→ **WORK REQUIRED**: Among the entries, how many lines carry the string "States"? Give the number and nothing else.

::: EXTRACTED ENTRIES :::

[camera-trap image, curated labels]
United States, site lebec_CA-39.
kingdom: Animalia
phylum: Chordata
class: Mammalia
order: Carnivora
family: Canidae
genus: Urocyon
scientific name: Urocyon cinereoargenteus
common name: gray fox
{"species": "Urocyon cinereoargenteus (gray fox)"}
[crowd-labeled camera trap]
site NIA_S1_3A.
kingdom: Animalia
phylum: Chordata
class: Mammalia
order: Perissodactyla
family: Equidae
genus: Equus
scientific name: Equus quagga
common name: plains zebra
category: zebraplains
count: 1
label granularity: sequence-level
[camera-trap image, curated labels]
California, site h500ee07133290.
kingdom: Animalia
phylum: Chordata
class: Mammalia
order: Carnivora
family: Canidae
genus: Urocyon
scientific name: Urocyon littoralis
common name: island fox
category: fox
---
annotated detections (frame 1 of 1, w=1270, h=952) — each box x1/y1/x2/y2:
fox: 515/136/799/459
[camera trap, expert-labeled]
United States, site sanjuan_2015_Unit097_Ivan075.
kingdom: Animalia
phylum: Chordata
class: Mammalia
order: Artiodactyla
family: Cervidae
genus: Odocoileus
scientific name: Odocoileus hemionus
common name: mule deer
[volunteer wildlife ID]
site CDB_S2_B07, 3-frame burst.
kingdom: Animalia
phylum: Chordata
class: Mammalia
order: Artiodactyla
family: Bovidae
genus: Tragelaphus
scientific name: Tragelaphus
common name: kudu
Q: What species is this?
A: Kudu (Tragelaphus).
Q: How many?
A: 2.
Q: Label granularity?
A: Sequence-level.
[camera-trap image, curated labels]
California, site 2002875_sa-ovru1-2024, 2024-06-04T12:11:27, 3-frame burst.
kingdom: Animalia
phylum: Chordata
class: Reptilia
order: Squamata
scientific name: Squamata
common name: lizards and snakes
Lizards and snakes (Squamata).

:::

→ **FINISHED TASK**: 2